McKinnon was diagnosed recently as suffering from Asperger's
Syndrome, an autistic condition.The court heard this week that
McKinnon had at times been
suicidal.
The director of public prosecutions (DPP), Keir Starmer, is
considering whether to grant
a petition to try McKinnon in the UK on the grounds that he has
already admitted breaching the Computer Misuse Act.
For a delighted McKinnon, this is the first good news in almost
four years of fighting his extradition. He exhausted all normal
channels, including the Law Lords and the European Court of Human
Rights, all of which had upheld the Home Secretary's decision.
In a statement, McKinnon's lawyer, Karen Todner, said, "No UK
court has yet considered the impact on Gary of extradition in light
of his medical condition. Gary's family and supporters believed
this was unjust and are grateful that the High Court concurs."
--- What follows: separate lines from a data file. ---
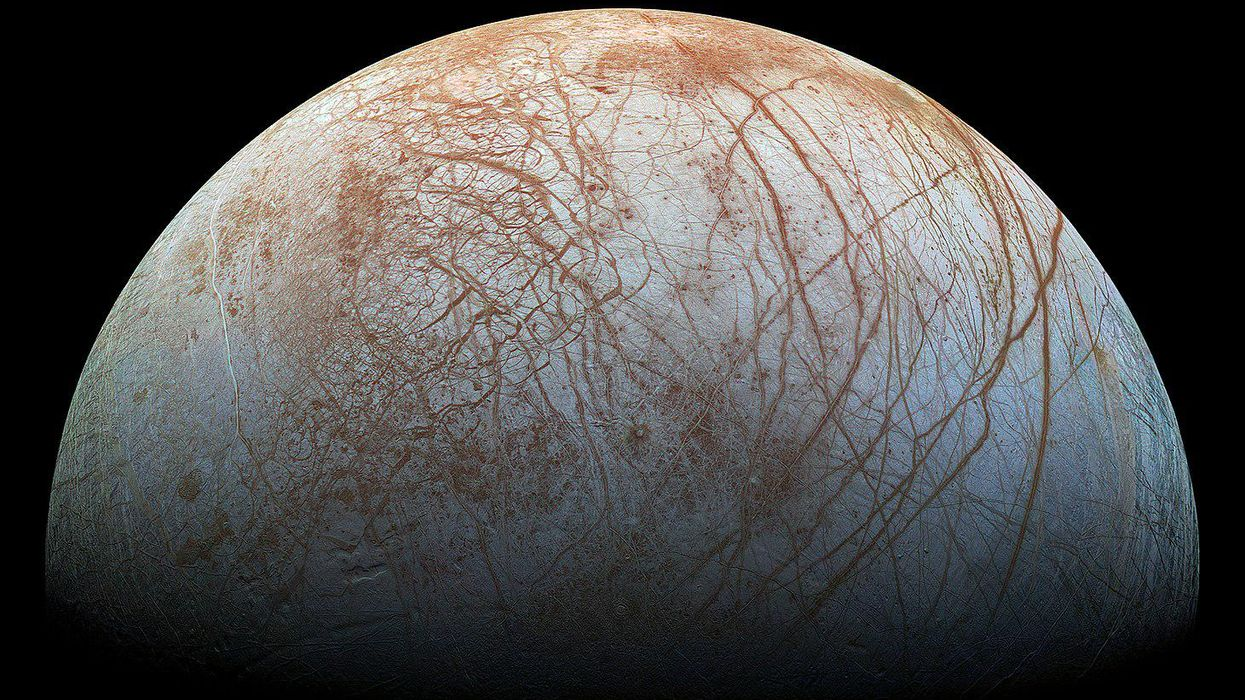 Six places to find water in the solar system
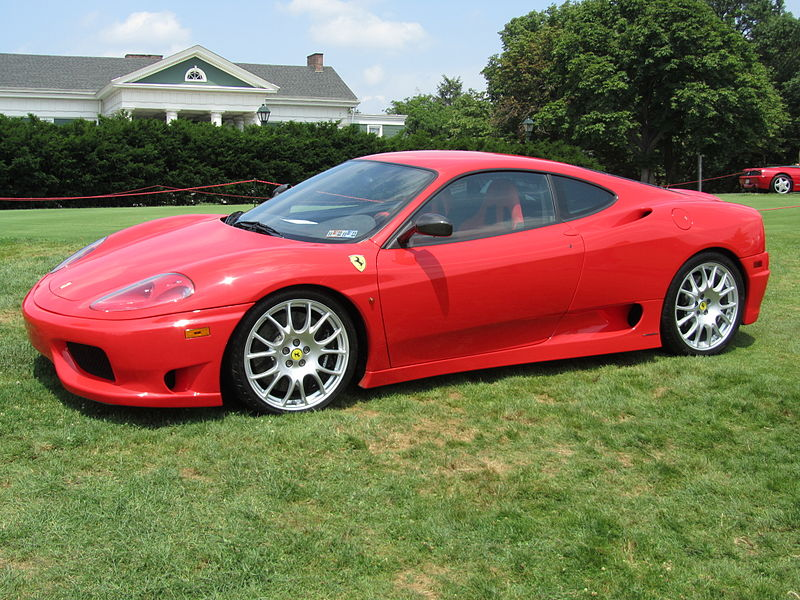 File:2011 PVGP Ferrari.jpg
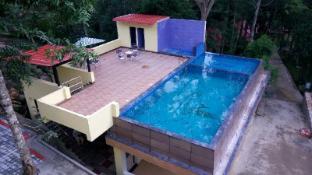 /de-de/the-brook-resorts-spa-yercaud/hotel/yercaud-in.html?asq=jGXBHFvRg5Z51Emf%2fbXG4w%3d%3d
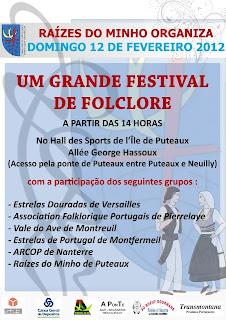 Festival folklorique de Puteaux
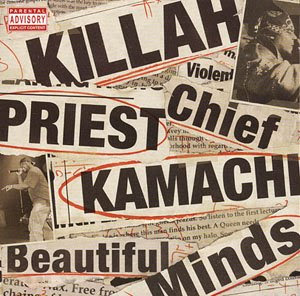 Killah Priest Chief Kamachi Beautiful Minds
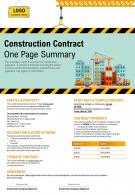 Construction Contract One Page Summary Presentation Report Infographic PPT PDF Document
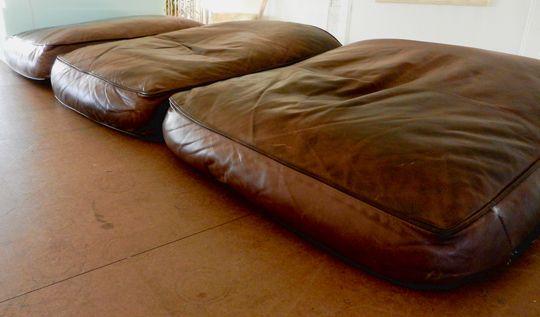 Verfuhrerische Leder Sofa Kissen Fix Unten Abgeflacht Leder Sofa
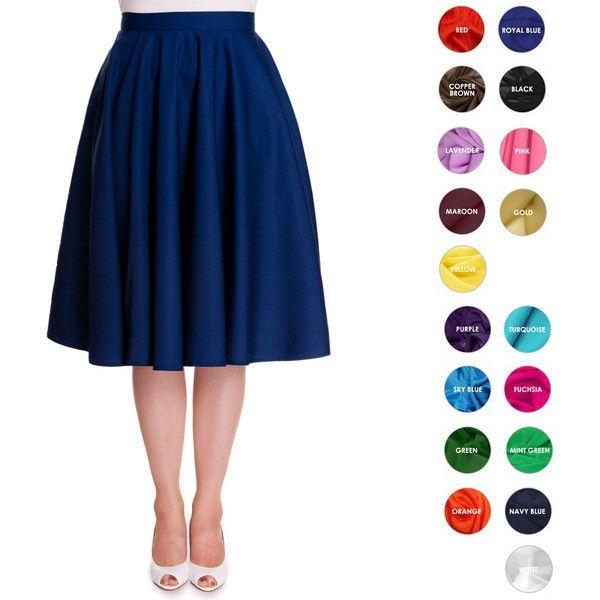 Custom Skirt Circle Skirt Midi Skirt Mini Skirt Custom Length with... (45 CAD) ❤ liked on Polyvore featuring skirts, mini skirts, plus size mini skirts, midi skirt, white mini skirt, flared midi skirt and short mini skirts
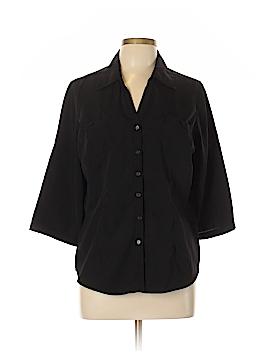 Joanna 3/4 Sleeve Blouse Size L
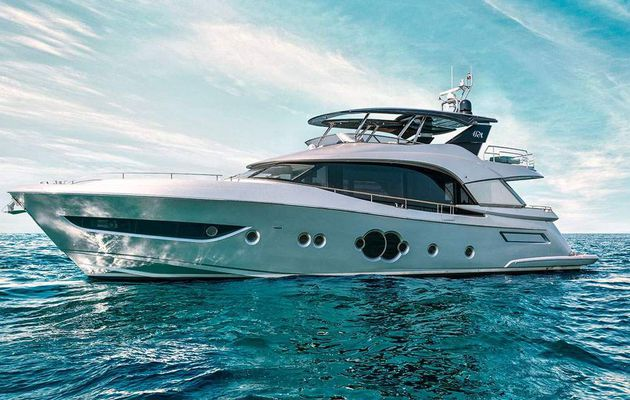 Monte Carlo Yachts - The new MCY 76 is here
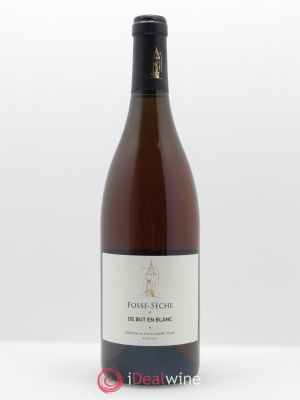 Saumur De But en Blanc Château de Fosse-Sèche  2011 - Lot de 1 Bottle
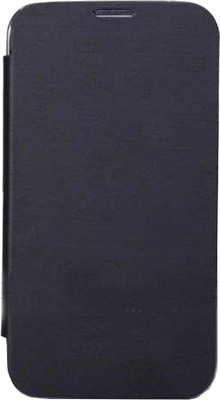 AAH Flip Cover for Samsung Galaxy Y Plus S5303 Black available at Flipkart for Rs.349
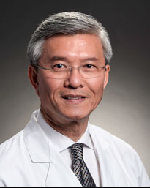 Dr. Tom T Nguyen, MD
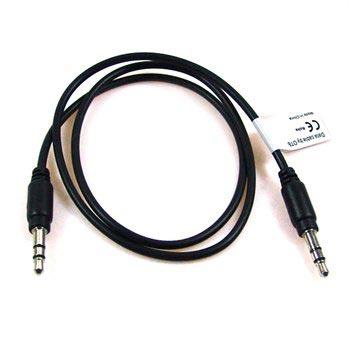 Audio Kabel - 3,5 / 3,5 mm | MeinTrendyHandy Online-Shop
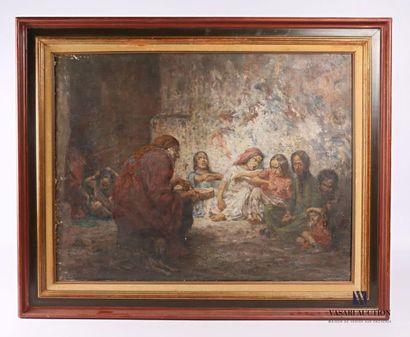 LAREE Marc-Gustave (1867-1940) Les bohémiens...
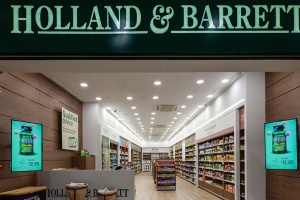 Holland&Barrett Nicosia Mall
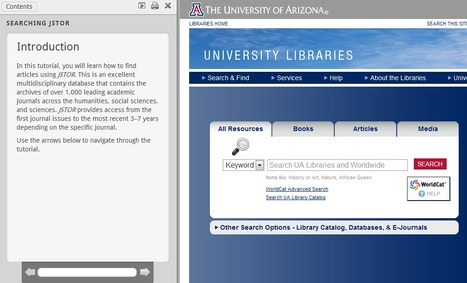 Searching JSTOR | The University of Arizona University Libraries | New-Tech Librarian | Scoop.it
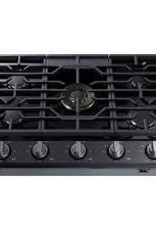 "Samsung Samsung Chef 36"" Gas Cooktop Black Stainless"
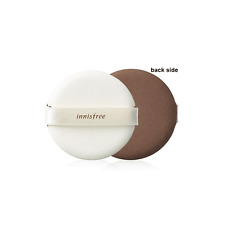 [ Innisfree ] Eco Beauty Tool Air Magic Puff-Fitting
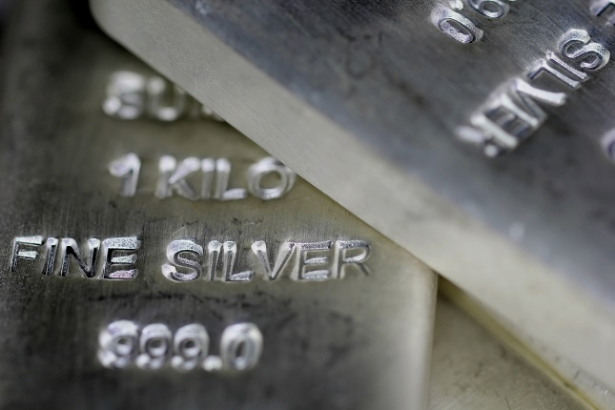 Silver weekly chart, October 21, 2019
She regretted that the Home Office had not confirmed whether, if
McKinnon was extradited, it would ask the US to repatriate him
following his trial, as happened with the
Natwest
Three. These were three British bankers who pleaded guilty in
the US for defrauding Natwest in an Enron-related transaction, even
though the DPP declined to prosecute them in the UK.
Janis Sharp, McKinnon's mother, said in a statement, "We are
overjoyed that the British courts have shown sense and compassion
by allowing this judicial review. We also have high hopes for a
just outcome of the decision to be made by Keir Starmer."
She added, "Perhaps now that Obama is in power in America, our
world might really become a more compassionate place where
consideration, a sense of perspective and individuals' human rights
are brought to the fore."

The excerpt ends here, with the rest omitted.